# How do I get this dovetail jig to work?



## talldean (Jan 25, 2010)

So, a good friend who closed his woodshop gave me a homemade dovetail jig, and then moved outta town.

What he didn't give me was the size of bit I need to have, or size of template guide, or instructions on how to use the thing. Help?

He had to get the plastic inserts from somewhere, but I don't know where, unfortunately. The bottom one, with larger teeth, has teeth about .435" wide, and about the same size gap in-between. The top one, with smaller teeth, has teeth just over .15" wide, and a gap of about .315".

No idea how to figure this one out without a *lot* of trial and error.


----------



## talldean (Jan 25, 2010)

Okay, my assumption is that I need a straight bit and a dovetail bit, and a template guide. I take off one set of teeth and set it aside based on if I want a small or large dovetail.

But the sizes of the bits and templates, I dunno. What the heck do y'all use?


----------



## TomHintz (Feb 4, 2009)

I am afraid you are in the deep ca ca on this one. Dovetail jigs - and those templates - are designed with a specific bit and collar in mind. Without knowing who made it or an instruction sheet this could get expensive as you try all of the possible combinations. A friend of mine got a dovetail jig the same way and lacking the same information and he wound up nailing it to the shop wall as a reminder to not do that again.


----------



## jusfine (May 22, 2010)

I agree with Tom, could be costly, but would be fun to try…


----------



## ajosephg (Aug 25, 2008)

Well - it does exihibit great workmanship. It will look good on your wall! 

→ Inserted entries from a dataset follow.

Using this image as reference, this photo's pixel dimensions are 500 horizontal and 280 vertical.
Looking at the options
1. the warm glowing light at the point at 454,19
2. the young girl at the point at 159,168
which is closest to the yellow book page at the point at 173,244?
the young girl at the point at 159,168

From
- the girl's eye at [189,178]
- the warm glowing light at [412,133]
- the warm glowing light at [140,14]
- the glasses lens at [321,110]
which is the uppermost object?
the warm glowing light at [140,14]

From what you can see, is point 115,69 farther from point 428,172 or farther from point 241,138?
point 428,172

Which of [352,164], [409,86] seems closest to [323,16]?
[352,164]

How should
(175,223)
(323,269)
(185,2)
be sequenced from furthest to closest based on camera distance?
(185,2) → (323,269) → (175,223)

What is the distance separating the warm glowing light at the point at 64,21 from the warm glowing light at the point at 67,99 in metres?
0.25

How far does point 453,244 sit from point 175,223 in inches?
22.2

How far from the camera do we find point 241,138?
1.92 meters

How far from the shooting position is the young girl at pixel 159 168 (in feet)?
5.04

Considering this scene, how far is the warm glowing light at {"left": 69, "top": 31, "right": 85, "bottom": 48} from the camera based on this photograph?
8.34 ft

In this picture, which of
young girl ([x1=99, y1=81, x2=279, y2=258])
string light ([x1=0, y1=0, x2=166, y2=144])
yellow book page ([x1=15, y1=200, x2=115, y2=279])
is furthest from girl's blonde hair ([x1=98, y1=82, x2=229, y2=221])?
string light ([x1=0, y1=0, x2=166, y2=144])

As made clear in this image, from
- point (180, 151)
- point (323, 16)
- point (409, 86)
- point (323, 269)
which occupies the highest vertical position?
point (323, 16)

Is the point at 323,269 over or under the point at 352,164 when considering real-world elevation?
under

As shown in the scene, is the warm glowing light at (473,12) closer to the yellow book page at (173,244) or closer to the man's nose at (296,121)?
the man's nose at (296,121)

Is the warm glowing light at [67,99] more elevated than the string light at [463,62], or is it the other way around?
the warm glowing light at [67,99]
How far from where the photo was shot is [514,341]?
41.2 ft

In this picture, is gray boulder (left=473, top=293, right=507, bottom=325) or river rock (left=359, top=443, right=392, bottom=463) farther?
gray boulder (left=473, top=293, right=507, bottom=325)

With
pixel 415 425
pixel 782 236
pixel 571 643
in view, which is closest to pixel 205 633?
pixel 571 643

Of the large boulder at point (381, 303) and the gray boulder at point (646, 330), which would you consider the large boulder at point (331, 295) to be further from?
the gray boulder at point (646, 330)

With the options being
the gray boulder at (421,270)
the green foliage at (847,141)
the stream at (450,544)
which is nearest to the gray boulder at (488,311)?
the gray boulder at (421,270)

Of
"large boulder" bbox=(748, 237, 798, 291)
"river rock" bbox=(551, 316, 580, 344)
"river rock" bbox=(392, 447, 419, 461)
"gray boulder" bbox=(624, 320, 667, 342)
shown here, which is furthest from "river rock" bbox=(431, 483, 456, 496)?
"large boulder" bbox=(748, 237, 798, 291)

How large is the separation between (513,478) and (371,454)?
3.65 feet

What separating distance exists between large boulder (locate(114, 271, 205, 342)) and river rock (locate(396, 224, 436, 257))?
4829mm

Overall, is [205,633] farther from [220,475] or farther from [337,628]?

Seriously - you might be able to find the source of the templates by seaching the web.


----------



## manumurf (Mar 4, 2010)

Can't you call and ask him?


----------



## anoldwoodchuck (Feb 13, 2010)

Contact Woodsmith. They sold this jig about 15 years ago.


----------



## talldean (Jan 25, 2010)

I'd asked him about the bit sizes before, he didn't know.

This time, I asked him "where'd you get the plan", he said the same thing that Chuck posted; Woodsmith.

JACKPOT!


----------